┌─ PASSAGE SHOWN
Preface
At GreptimeDB, we utilize OpenDAL as our unified data access layer
. Recently, a colleague informed me that it took 10 seconds to execute a Copy From
statement to import an 800 KiB Parquet file from S3. After some investigation and reviewing related Reader
of OpenDAL documentation and its implementation (realizing we hadn't RTFSC 🥲), I document and briefly summarize our findings here.
Relevant OpenDAL source code Commit: 6980cd1
Understanding OpenDAL Source Code
Frankly speaking, it was only recently that I fully grasped the intricacies of the OpenDAL source code and its invocation relationships, after previously having only a partial understanding of it.
Starting with the Operator
All our IO operations revolve around the Operator
. Let's see how the Operator
is constructed. In main.rs
, we first create a file-system-based Backend Builder
; subsequently build it into an accessor
(implementing the Accessor
trait); and then pass this accessor
into OperatorBuilder::new
, finally calling finish.
OpenDAL unifies the behavior of different storage backends through the
Accessor
trait, exposing a unified IO interface to the upper layer, likecreate_dir
,read
,write
, etc.
use opendal::services::Fs;
use opendal::Operator;
#[tokio::main]
async fn main() -> Result<()> {
// Create fs backend builder.
└─
┌─ SUPPLIED DATA
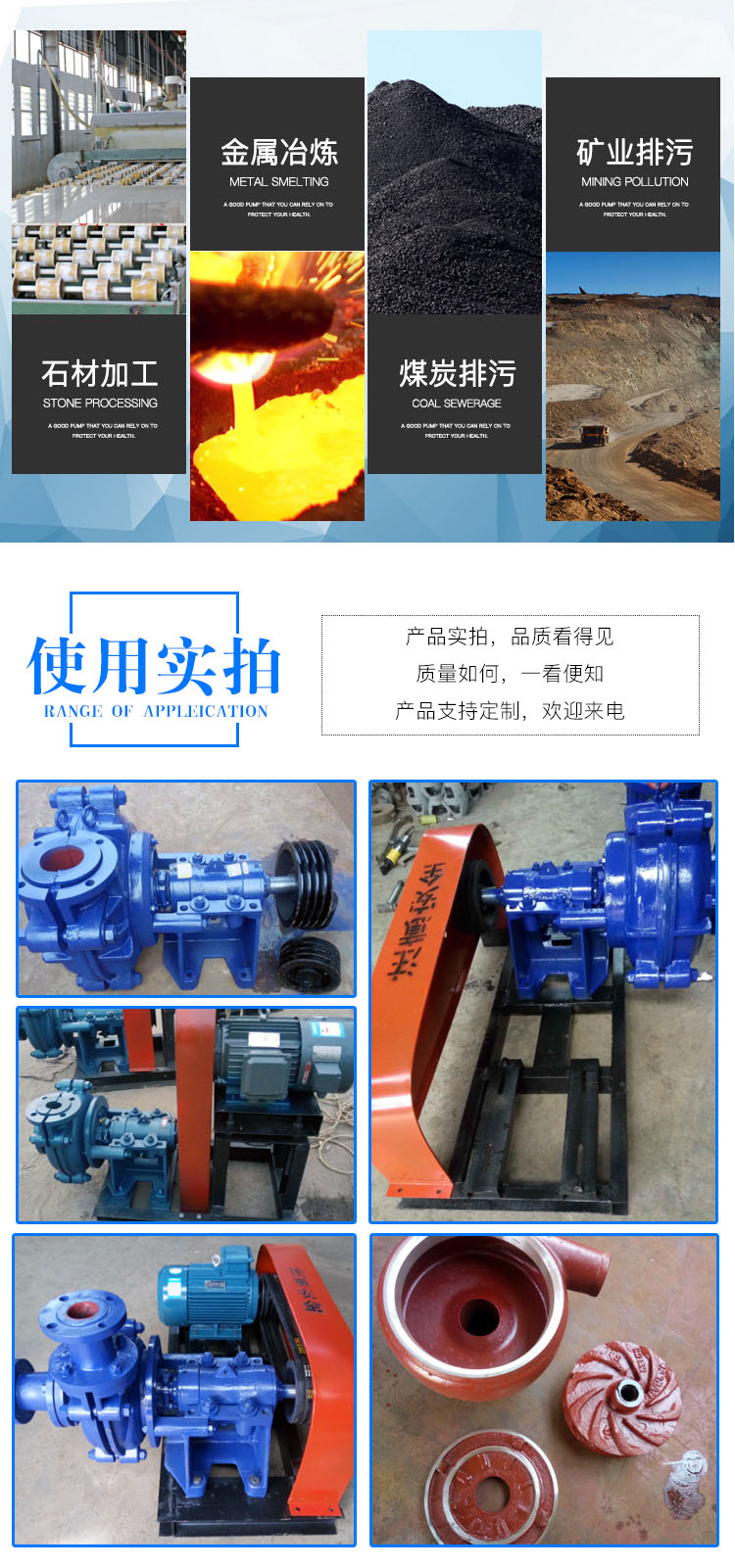 详情图片_7.jpg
└─
In the OpenDAL passage, how long did the Copy From statement take to import the 800 KiB Parquet file from S3?

10 seconds.